国際科学技術庁は、いや、南部博士は本当に忙しい。
『諸君、良くやってくれた。
 今回は、甚平。危なかったな』
「すいません、博士…」
甚平がしょげ返った。
『まあ、いい。少女を守っての事だろう。
 その子はまだ目覚めんのかね?』
「突然、強力なガスを浴びたんで…」
甚平が頭を掻くような仕草をした。
実際はヘルメットがあるので掻く事は出来ない。
彼はある程度息を止めていたのだが、それでもやられた。
少女は完全に大量のガスを吸っている筈だ。
防ぎようがなかった。
『では、ISO付属病院に搬送しよう。
 X−230地点に救急車を要請するから、その子を降ろしてやってくれ』
「ラジャー」
健が答えた。
「この子、名前も解らなかったな…」
甚平よりも幼くて可愛い子だった。
甚平は少し残念そうに呟いた。
「甚平。
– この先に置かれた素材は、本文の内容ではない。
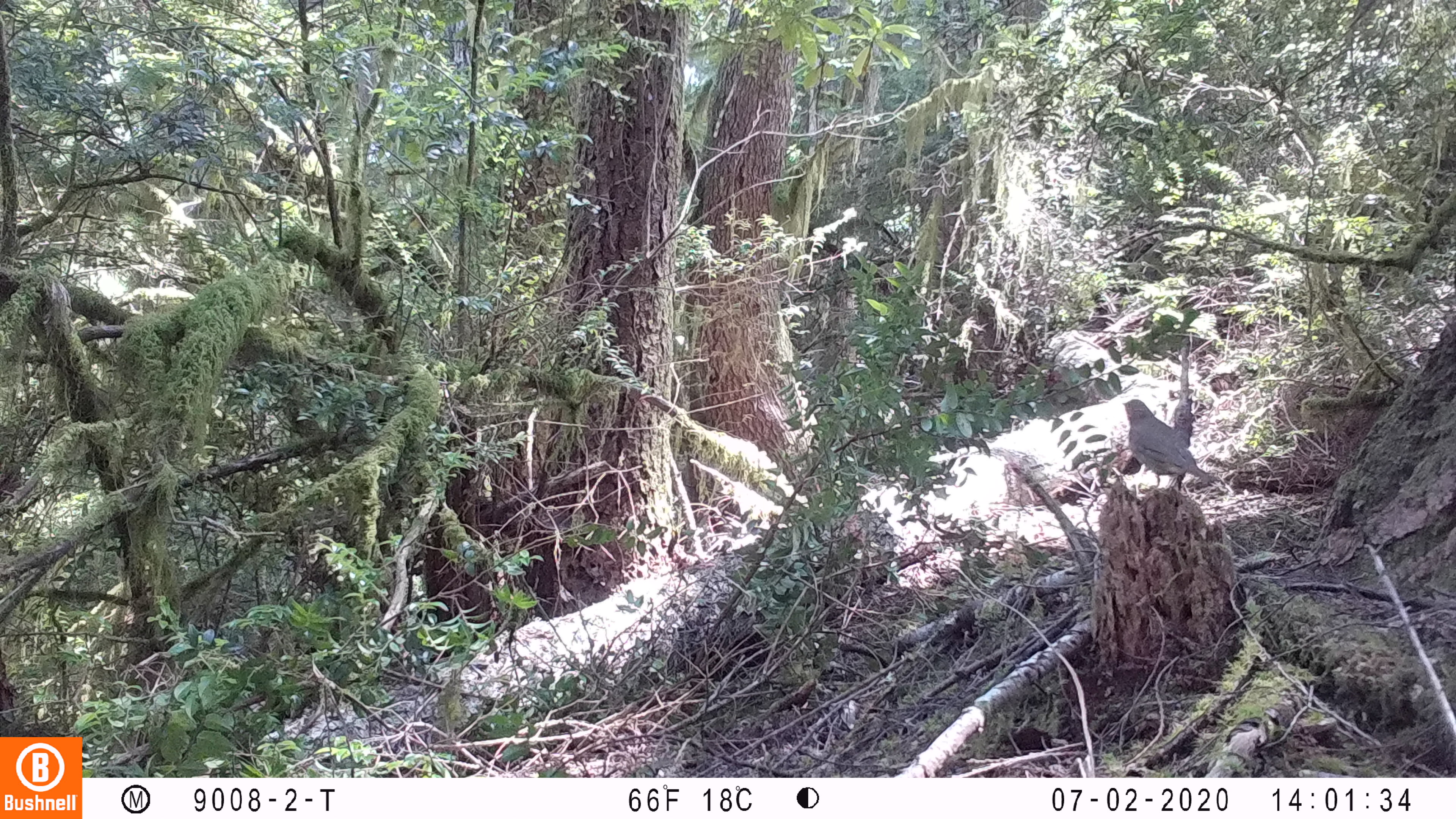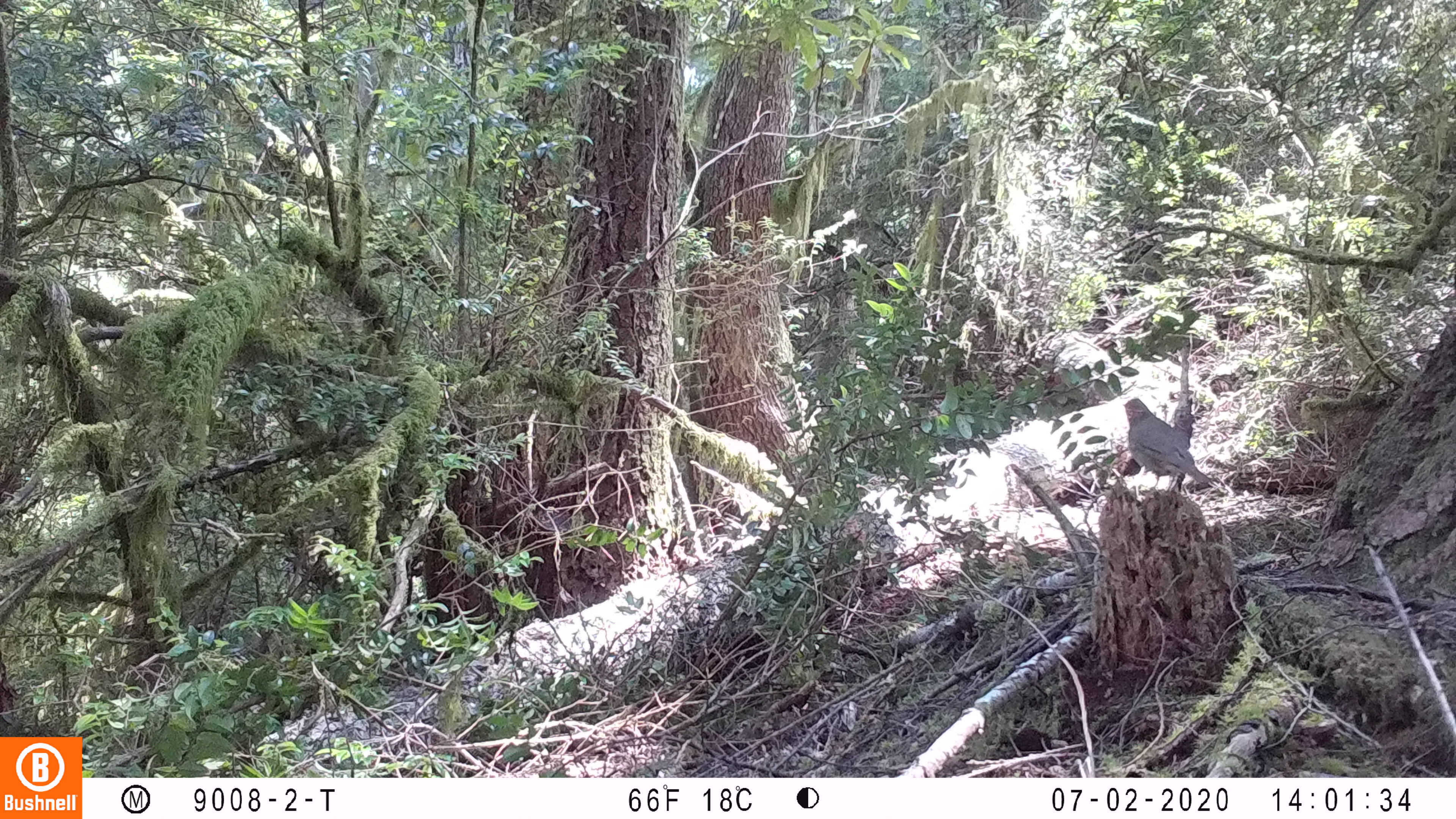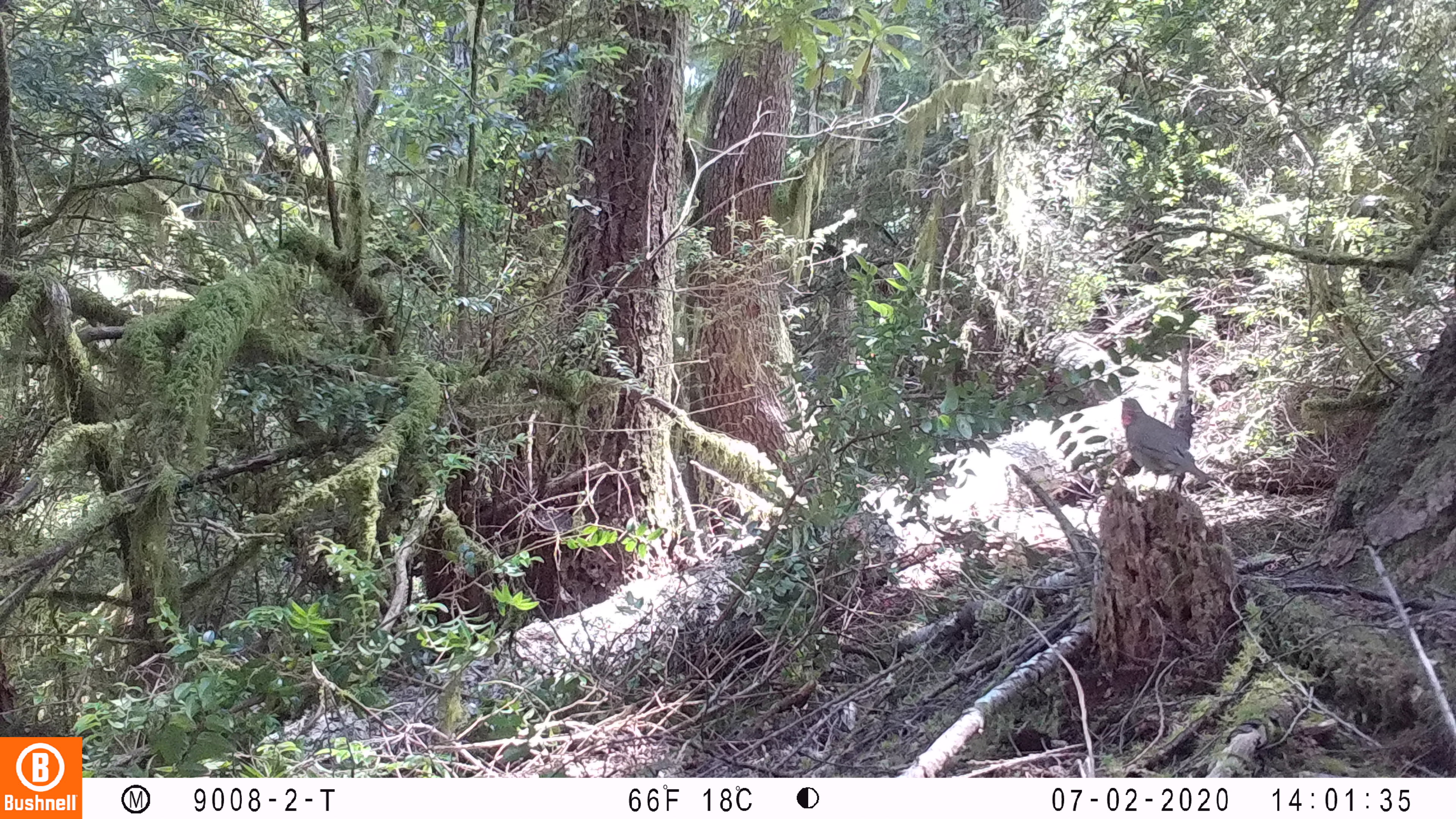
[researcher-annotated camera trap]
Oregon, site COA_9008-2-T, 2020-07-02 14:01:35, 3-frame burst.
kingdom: Animalia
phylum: Chordata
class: Aves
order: Passeriformes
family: Turdidae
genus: Catharus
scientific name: Catharus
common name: brown thrushes and nightingale-thrushes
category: catharus species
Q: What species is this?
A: Catharus species (brown thrushes and nightingale-thrushes) (Catharus).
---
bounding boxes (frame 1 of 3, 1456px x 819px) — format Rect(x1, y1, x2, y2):
catharus species: Rect(1111, 395, 1221, 501)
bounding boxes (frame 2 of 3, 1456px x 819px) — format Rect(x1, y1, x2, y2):
catharus species: Rect(1111, 392, 1224, 501)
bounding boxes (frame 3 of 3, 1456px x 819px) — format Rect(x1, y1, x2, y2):
catharus species: Rect(1112, 389, 1221, 507)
まさか恋しちゃったの?」
ジュンが甚平の肩に手を置いた。
「おいおい、ホントかよ?ませてるなぁ」
操縦席から竜が揶揄するかのように言った。
「そんな訳ないじゃん。全然話もしてないのに」
甚平は鼻の下を頻りに擦っていた。
「こいつは案外本気かもしれねぇぜ」
ジョーが笑って、甚平のヘルメットに手を置いた。
「一目惚れって奴だな」
ジョーは甚平の顔を面白そうに覗き込む。
「何だよ、ジョーの兄貴だってそう言う経験はあるだろ?
 あのマヤって言うギャラクターの女はそうだったんだろ?」
痛い処を突かれた。
余り考えたくない事だった。
デブルスター2号と同様にギャラクターを脱け出したくて、それを達成出来なかったのがマヤだった。
「甚平!」
健が窘めるように声を上げた。
この時、既に健はジョーがギャラクターの子だと言う事を知っていたが、まだ他の仲間の知る処ではなかったのだ。
「いいのさ。そんな昔の事どうだってよ」
ジョーはそれだけ答えると自席に戻った。
自分で自分に話を振ったようなものだ。
甚平を責める気にはなれなかった。
ジョーは余計な考えを追い払うかのように瞑目した。
後は少女を降ろして、基地に帰還すれば任務完了だ。
今日は優勝トロフィーを置きに南部博士の別荘に行き、テレサ婆さんの顔でも見よう、と思った。